Premier Donald Tusk otrzyma nagrodę M100 Media Award, przyznawaną przez organizację M100 Sanssouci Colloquium z siedzibą w Poczdamie. Wraz z nim nagrodzona zostanie prezydent Republiki Kosowa, Vjosa Osmani-Sadriu. Laudację na cześć laureatów wygłosi kanclerz Niemiec Olaf Scholz, a cała uroczystość odbędzie się 12 września podczas Międzynarodowego Sympozjum Medialnego. W tym roku odbędzie się ono pod hasłem "Demokracja pod ostrzałem".
Dr @VjosaOsmaniPRKS, President of 🇽🇰, and @donaldtusk, Prime Minister of 🇵🇱, will be honoured with the #M100MediaAward on 12 Sept. in @LH_Potsdam . Political keynote: @Bundeskanzler Olaf Scholz. The award ceremony will be streamed live here: https://t.co/8Rlu1FFVih pic.twitter.com/fxenni3gyT
— M100 Sanssouci Colloquium (@M100Colloquium) August 21, 2024
Laureaci są "niezastąpionymi głosami naszego demokratycznego wolnego społeczeństwa w tych trudnych czasach", jak określił ich Mike Schubert, burmistrz Poczdamu i przewodniczący rady doradczej M100, uzasadniając decyzję o nagrodzeniu polskiego premiera i prezydent Republiki Kosowa.

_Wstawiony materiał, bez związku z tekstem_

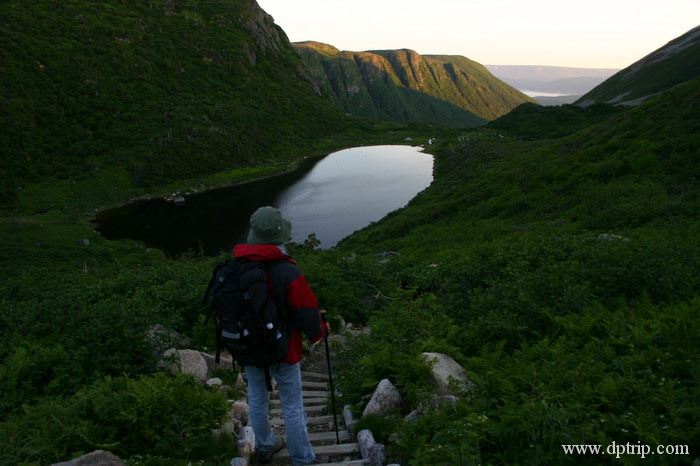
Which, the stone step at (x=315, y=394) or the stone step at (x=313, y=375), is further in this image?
the stone step at (x=313, y=375)

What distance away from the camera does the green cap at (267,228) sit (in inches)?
183

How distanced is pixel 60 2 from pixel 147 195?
Result: 58.8 meters

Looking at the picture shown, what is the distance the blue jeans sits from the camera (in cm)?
480

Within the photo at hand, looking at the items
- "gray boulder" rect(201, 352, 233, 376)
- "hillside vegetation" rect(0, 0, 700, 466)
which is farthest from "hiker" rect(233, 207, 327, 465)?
"gray boulder" rect(201, 352, 233, 376)

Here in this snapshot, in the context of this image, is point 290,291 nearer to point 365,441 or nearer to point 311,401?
point 365,441

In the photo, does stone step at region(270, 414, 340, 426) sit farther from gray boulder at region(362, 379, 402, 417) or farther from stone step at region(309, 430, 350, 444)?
gray boulder at region(362, 379, 402, 417)

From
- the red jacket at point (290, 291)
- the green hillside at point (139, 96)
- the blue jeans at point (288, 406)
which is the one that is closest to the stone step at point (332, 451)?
the blue jeans at point (288, 406)

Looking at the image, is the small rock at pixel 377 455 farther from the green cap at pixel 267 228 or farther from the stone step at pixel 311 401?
the green cap at pixel 267 228

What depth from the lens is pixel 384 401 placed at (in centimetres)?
563

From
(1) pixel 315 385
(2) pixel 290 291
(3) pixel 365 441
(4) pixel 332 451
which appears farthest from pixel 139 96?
(3) pixel 365 441

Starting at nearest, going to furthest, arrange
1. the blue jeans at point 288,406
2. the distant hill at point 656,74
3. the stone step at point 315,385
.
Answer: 1. the blue jeans at point 288,406
2. the stone step at point 315,385
3. the distant hill at point 656,74

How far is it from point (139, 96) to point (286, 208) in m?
45.9

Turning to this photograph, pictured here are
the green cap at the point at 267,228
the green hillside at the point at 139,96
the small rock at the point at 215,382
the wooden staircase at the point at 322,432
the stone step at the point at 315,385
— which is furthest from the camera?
the green hillside at the point at 139,96

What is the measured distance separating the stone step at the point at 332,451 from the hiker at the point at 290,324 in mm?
152
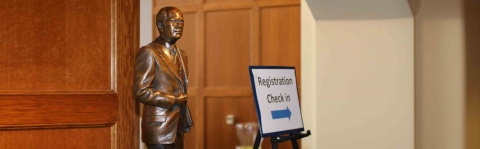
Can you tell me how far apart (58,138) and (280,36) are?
3.54m

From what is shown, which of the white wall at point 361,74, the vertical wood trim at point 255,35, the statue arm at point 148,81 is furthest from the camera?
the vertical wood trim at point 255,35

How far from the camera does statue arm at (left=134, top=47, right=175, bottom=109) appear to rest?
2.35 m

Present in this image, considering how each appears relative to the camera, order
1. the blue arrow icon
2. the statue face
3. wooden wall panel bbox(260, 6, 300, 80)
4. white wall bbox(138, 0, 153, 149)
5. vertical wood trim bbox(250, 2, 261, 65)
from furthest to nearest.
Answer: vertical wood trim bbox(250, 2, 261, 65), wooden wall panel bbox(260, 6, 300, 80), the blue arrow icon, white wall bbox(138, 0, 153, 149), the statue face

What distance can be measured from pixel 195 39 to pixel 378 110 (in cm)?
239

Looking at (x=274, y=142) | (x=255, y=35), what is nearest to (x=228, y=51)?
(x=255, y=35)

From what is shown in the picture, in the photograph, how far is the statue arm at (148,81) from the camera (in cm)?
235

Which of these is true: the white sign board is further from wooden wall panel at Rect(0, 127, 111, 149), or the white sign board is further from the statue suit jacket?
wooden wall panel at Rect(0, 127, 111, 149)

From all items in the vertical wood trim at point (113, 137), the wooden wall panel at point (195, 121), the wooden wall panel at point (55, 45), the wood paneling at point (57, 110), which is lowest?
the wooden wall panel at point (195, 121)

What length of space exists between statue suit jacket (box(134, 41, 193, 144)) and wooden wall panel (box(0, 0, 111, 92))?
0.36 m

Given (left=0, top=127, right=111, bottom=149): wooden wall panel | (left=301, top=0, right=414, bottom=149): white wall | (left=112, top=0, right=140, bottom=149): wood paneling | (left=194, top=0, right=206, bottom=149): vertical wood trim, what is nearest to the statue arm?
(left=112, top=0, right=140, bottom=149): wood paneling

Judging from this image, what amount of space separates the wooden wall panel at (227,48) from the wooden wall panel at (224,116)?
135mm

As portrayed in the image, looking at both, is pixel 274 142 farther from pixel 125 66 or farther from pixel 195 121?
pixel 195 121

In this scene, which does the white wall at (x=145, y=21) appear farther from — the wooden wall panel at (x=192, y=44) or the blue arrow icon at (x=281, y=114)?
the wooden wall panel at (x=192, y=44)

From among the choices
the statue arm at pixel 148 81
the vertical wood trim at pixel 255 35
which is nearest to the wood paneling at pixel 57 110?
the statue arm at pixel 148 81
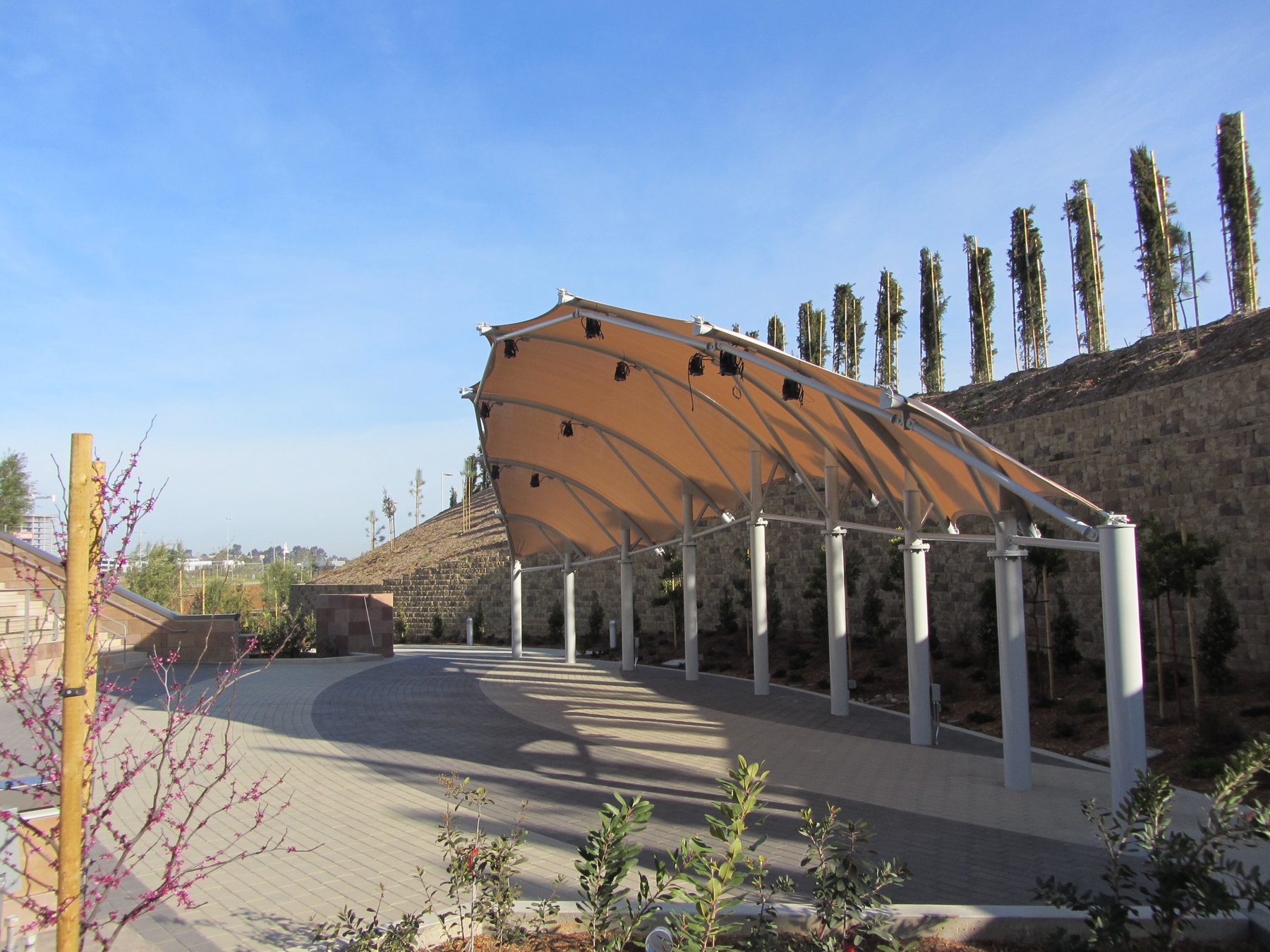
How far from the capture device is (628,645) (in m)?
20.5

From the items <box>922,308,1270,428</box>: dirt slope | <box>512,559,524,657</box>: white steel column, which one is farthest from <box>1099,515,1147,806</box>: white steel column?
<box>512,559,524,657</box>: white steel column

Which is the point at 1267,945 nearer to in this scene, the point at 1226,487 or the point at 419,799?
the point at 419,799

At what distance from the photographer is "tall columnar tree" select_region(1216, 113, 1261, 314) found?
26.4 meters

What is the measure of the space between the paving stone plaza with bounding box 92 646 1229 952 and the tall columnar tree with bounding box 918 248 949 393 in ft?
87.2

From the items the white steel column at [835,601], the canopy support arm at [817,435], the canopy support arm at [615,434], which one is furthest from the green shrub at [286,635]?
the canopy support arm at [817,435]

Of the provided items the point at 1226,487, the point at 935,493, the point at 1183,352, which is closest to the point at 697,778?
the point at 935,493

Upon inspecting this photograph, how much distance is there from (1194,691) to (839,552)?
5149 mm

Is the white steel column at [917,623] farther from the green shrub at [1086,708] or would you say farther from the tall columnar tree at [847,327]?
the tall columnar tree at [847,327]

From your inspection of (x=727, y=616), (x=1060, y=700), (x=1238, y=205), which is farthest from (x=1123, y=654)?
(x=1238, y=205)

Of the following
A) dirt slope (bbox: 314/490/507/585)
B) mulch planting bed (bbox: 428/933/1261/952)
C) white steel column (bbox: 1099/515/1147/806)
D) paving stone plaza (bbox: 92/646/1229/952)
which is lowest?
paving stone plaza (bbox: 92/646/1229/952)

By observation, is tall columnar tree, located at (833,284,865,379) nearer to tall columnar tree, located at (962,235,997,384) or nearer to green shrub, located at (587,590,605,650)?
tall columnar tree, located at (962,235,997,384)

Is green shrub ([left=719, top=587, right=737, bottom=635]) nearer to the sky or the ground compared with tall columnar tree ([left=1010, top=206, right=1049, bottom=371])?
nearer to the ground

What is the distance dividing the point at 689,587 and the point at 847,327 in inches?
1211

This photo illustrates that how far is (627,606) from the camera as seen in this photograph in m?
20.6
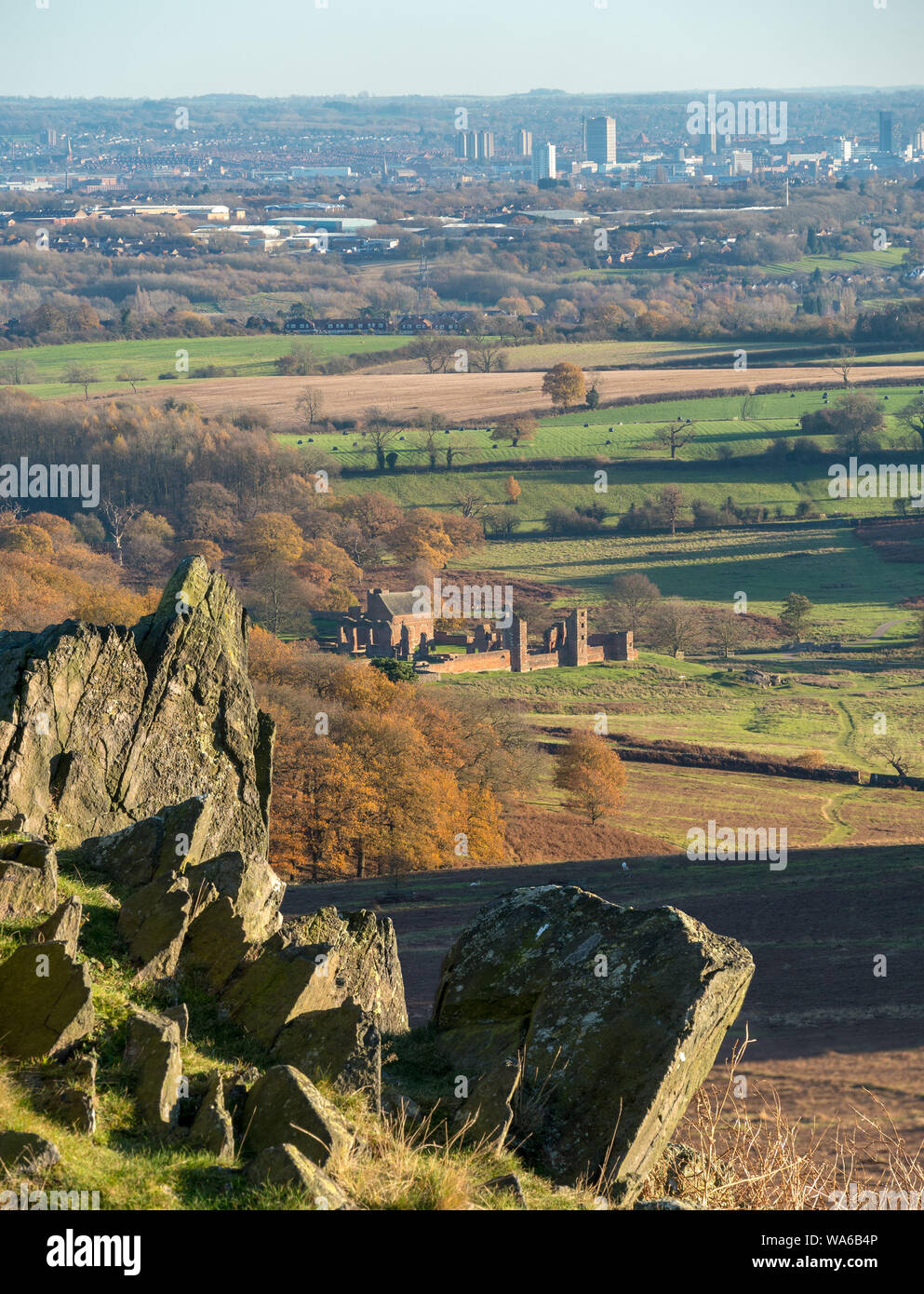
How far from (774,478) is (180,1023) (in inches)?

Są pionierami nowoczesnej i stabilnej Europy. Vjosa Osmani wykazała się determinacją i dalekowzrocznością w orędownictwie na rzecz młodej demokracji w regionie od dawna naznaczonym konfliktem, pokazując krytyczne znaczenie ochrony wolności i sprawiedliwości. Donald Tusk reprezentuje niezachwianą walkę z autokracją i niepodlegającą negocjacjom naturę wartości demokratycznych. Oboje — Vjosa Osmani-Sadriu i Donald Tusk — stawiają prawa człowieka i zasady demokratyczne w centrum swoich działań. Ich głosy są teraz bezcenne — nie tylko dla ich krajów, ale dla całego kontynentu. Są nie tylko zaangażowanymi Europejczykami, ale przede wszystkim przekonującymi. Ich praca wyznacza standardy i inspiruje
Jak czytamy na stronie przedsięwzięcia, M100 Sanssouci Colloquium to międzynarodowa platforma, która gromadzi czołowych redaktorów, komentatorów, naukowców i kluczowe osobistości publiczne w Europie, aby ocenić rolę i wpływ mediów na sprawy międzynarodowe oraz promować demokrację, wolność słowa i wolność prasy. "Jako nowoczesny budowniczy mostów Wschód-Zachód, M100 Sanssouci Colloquium promuje relacje z mediami i odkrywa różnice, a także podobieństwa w rolach mediów z różnych kultur i regionów" - pisze o sobie M100 SC.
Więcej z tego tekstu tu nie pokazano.